begin Passage given

A few months back, we road-tripped across part of the fastest growing country in the EU to see what the country had to offer. Here’s a list of essential stops we found along the way
Autumn in Romania, specifically Transylvania, looks like a Microsoft desktop wallpaper. Just an impossibly crisp image, bursting with colour, perfectly lit, really vivid saturated shades of orange, yellow and red. As we drive through the country, a mixture of winding hillside roads, panoramas of rich tri-colour forested mountains, quaint gothic towns and vast agricultural plains roll out as we stare out of the window. The montage we are confronted with from the minibus windows is a far cry from the often politically charged ignorance that has risen to the fore over previous years in the UK.
For a week in October, thanks to Blue Air and ALIS Travel, we had the opportunity to partake in a Romanian road trip, flying into the capital city of Bucharest and out of Cluj-Napoca a week later. In between, we drove over 600km across Romania, mostly through Transylvania. The trip was an eye opener. Below are our recommended stops for the essential Romanian road trip.

end Passage given
begin Raw data

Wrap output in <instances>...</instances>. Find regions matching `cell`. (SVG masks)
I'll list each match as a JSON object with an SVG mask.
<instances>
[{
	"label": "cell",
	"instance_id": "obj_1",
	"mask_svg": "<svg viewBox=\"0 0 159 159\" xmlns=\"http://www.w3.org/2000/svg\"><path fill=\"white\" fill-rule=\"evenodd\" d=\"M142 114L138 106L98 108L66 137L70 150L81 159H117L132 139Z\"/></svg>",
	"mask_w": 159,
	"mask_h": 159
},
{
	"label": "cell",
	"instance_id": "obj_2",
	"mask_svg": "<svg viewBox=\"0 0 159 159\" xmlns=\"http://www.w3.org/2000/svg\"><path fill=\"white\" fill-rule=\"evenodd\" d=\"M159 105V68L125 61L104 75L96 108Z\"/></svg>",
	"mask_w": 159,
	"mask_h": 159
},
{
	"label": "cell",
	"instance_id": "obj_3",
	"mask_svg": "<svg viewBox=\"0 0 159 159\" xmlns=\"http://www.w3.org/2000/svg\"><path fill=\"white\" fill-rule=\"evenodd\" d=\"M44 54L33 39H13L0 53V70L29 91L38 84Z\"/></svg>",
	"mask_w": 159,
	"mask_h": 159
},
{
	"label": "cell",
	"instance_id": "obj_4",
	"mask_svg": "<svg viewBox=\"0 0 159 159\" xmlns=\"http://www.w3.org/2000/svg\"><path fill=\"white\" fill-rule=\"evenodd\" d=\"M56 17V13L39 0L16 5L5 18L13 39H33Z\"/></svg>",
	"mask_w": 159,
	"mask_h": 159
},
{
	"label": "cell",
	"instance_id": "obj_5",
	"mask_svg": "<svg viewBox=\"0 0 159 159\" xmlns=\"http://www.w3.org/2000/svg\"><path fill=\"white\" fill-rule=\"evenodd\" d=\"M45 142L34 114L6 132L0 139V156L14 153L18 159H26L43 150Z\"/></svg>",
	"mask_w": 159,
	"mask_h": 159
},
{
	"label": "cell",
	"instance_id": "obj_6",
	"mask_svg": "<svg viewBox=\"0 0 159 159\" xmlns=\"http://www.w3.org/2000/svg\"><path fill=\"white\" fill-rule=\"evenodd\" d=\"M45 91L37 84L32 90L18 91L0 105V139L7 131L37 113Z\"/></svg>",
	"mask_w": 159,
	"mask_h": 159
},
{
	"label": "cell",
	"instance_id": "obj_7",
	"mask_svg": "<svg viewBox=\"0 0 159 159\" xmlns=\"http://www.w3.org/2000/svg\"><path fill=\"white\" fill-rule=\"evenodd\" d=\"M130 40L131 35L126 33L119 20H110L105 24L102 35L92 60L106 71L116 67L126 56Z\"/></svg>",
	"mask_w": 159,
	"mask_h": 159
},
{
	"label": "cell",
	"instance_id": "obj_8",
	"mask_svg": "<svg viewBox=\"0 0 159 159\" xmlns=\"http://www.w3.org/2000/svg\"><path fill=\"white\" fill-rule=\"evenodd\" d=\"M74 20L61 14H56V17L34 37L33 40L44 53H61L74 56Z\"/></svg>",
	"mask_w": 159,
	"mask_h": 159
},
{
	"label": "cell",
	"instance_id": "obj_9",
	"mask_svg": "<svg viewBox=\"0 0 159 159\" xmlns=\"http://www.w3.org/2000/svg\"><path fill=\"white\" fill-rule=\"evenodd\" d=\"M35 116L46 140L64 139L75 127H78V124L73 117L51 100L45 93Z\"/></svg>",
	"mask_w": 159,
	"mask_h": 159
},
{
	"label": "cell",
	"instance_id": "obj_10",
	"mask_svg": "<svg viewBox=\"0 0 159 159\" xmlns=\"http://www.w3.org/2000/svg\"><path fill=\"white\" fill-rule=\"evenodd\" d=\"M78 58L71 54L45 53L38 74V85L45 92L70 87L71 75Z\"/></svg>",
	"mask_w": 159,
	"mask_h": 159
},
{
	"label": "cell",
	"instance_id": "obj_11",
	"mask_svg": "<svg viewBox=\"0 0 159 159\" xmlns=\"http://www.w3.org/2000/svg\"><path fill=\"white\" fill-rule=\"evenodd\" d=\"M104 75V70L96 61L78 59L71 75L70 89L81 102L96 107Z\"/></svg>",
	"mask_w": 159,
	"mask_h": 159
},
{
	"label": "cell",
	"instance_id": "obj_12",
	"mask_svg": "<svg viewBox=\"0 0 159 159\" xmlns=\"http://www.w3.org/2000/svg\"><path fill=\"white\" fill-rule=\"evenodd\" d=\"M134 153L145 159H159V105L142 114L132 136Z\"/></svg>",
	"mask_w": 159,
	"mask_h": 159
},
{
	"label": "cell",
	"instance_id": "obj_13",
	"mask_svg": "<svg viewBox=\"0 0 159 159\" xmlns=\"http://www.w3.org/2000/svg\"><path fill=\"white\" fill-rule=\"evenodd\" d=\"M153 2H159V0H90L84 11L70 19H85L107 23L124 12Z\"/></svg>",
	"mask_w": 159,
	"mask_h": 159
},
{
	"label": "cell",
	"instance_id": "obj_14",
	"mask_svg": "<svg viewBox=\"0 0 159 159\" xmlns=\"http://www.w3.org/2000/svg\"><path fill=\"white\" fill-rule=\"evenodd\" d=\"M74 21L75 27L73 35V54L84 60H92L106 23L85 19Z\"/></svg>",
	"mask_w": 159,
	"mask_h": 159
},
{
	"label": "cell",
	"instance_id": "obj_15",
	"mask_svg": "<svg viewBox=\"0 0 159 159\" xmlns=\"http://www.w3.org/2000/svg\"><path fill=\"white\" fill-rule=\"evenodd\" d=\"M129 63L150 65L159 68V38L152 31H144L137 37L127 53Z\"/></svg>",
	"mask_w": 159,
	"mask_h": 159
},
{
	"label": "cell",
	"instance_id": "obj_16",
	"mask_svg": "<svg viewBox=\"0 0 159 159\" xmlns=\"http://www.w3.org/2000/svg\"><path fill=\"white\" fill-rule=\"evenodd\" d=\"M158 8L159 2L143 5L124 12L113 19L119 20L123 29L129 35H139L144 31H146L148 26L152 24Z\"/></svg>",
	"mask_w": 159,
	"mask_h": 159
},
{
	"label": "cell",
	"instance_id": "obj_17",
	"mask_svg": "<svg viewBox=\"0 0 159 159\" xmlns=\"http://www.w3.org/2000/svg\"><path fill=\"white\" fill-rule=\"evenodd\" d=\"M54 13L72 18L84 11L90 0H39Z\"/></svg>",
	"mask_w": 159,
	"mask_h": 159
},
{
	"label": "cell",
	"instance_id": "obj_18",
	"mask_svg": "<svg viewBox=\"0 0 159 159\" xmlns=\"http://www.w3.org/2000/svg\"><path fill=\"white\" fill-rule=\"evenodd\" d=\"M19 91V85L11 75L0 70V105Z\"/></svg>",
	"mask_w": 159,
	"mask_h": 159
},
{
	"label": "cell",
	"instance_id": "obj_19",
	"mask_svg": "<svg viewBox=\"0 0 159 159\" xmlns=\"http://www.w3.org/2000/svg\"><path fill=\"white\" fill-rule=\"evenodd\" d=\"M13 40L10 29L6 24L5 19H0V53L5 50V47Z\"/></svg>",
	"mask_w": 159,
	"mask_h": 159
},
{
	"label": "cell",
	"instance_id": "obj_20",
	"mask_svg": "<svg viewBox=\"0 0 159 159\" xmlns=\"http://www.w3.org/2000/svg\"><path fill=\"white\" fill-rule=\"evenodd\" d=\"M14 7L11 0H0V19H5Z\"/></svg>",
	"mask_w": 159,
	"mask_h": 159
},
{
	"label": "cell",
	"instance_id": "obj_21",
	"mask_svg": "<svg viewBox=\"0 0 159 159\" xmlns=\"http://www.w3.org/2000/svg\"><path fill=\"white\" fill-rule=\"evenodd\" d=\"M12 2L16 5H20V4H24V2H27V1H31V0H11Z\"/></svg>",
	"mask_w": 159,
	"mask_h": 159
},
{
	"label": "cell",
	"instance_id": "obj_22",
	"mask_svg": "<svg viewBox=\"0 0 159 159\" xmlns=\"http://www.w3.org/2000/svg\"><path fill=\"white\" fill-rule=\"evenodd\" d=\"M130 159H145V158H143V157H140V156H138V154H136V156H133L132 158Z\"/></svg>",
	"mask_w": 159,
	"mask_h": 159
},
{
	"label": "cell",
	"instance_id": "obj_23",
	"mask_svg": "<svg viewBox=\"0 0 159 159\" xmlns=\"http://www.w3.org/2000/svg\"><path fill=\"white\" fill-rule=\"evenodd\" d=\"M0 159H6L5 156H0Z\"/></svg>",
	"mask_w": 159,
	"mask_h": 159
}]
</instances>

end Raw data

Pick up the Romania road-trip article after its last sentence and keep writing it.

The first destination on our road trip is Sinaia, roughly a two-hour drive from Bucharest, situated among the Carpathian Mountains. We arrive at night, so we’re unaware of how beautiful our surroundings are, but the noticeably fresher alpine air, almost menthol in its taste, suggests we’re much higher up than before. The view from our balcony at the Hotel RINA the next morning reveals all. The mist hovers over the fur treetops catching the sun for much of the morning, giving a whimsical cotton wool effect and you don’t have to look far to see snowy peaks and an unspoiled light blue sky above. The hotel is comfortable and luxurious, with its slightly dated features only adding to its charm, bringing to mind a James Bond stop off if he were pursuing a villain by ski.
Nearby Peles Castle is a must-visit. We were lucky enough to be granted a private tour of the Neo-Renaissance castle, not far from Sinaia up winding mountainside roads. Construction of the castle was initiated by King Carol I of Romania in 1873, with the building completed in 1914. As is a common theme with many of the castles in Romania, infamous dictator Nicolae Ceaușescu’s purge of royalty took the castle into state hands. The revolution in 1989 re-established the castle as a heritage site and it soon re-opened to the public.
Bran Castle and Rasnov Fortress
So, you’re probably thinking, Transylvania? Why hasn’t he mentioned Dracula yet? That’s all there is to Transylvania? Surely? Well no, it isn’t, but we admit you probably should visit Bran Castle, former home of Vlad the Impaler (notable influence behind Bram Stoker’s Dracula). The medieval fortress which sits atop a rocky outcrop separating two valleys is a far cry from Peles, but a great viewpoint for stunning vistas. The nearby area brings to mind the British seaside with its stalls of uniform souvenirs, but take little away from the area’s mythical charm.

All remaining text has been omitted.